### Brief
Edit the material below by replacing every "shrub" with "bush", changing nothing else. Leave the pictures out of your answer.

(begin)

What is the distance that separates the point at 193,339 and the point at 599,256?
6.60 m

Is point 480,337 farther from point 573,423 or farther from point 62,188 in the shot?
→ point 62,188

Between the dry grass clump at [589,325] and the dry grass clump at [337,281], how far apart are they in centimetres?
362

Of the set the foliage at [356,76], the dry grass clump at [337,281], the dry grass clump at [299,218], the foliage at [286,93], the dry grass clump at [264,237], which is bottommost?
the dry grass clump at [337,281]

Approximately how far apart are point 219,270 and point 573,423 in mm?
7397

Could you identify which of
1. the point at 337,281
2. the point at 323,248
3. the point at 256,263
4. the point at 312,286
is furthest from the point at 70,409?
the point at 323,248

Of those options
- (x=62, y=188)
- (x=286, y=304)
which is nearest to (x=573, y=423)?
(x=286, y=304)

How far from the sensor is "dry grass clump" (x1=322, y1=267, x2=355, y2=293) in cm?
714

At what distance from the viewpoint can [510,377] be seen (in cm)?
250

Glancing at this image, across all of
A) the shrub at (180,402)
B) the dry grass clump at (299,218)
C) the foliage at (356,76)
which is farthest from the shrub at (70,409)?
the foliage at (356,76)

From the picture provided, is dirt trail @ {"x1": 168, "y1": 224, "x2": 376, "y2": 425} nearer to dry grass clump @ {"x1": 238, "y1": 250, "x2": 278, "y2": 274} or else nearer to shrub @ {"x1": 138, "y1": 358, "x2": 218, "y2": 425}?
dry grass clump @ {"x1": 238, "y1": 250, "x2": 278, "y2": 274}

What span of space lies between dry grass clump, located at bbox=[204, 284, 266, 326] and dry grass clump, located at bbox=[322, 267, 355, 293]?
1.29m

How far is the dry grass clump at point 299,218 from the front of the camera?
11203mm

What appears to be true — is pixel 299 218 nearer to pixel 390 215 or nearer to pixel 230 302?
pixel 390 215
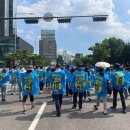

(end)

### Written solution
What is the distance that separates the point at 193,339 and the point at 599,256?
6.60 m

Is point 480,337 farther from point 573,423 or farther from point 62,188 in the shot?
→ point 62,188

Between the dry grass clump at [589,325] and the dry grass clump at [337,281], how far apart are they in centimetres?
362

Of the set the foliage at [356,76], the dry grass clump at [337,281], the dry grass clump at [299,218], the foliage at [286,93], the dry grass clump at [264,237], which is bottommost?
the dry grass clump at [337,281]

Approximately how far apart are point 219,270 and point 573,423 in mm?
7397

Could you identify which of
1. the point at 337,281
2. the point at 323,248
3. the point at 256,263
4. the point at 312,286
is furthest from the point at 70,409?
the point at 323,248

Of those options
- (x=62, y=188)
- (x=286, y=304)
which is nearest to (x=573, y=423)?
(x=286, y=304)

How far from the sensor is "dry grass clump" (x1=322, y1=267, x2=355, y2=293) in cm?
714

At what distance from the viewpoint can [510,377] be seen (in cm)?
250

Glancing at this image, across all of
A) the bush at (180,402)
B) the dry grass clump at (299,218)
C) the foliage at (356,76)
which is farthest from the bush at (70,409)?
the foliage at (356,76)

From the picture provided, is dirt trail @ {"x1": 168, "y1": 224, "x2": 376, "y2": 425} nearer to dry grass clump @ {"x1": 238, "y1": 250, "x2": 278, "y2": 274} or else nearer to bush @ {"x1": 138, "y1": 358, "x2": 218, "y2": 425}?
dry grass clump @ {"x1": 238, "y1": 250, "x2": 278, "y2": 274}

What span of space lies between dry grass clump, located at bbox=[204, 284, 266, 326] and dry grass clump, located at bbox=[322, 267, 355, 293]?
1.29m

How far is the dry grass clump at point 299,218 from the front of the camera?
11203mm

What appears to be true — is pixel 299 218 nearer to pixel 390 215 or nearer to pixel 230 302?
pixel 390 215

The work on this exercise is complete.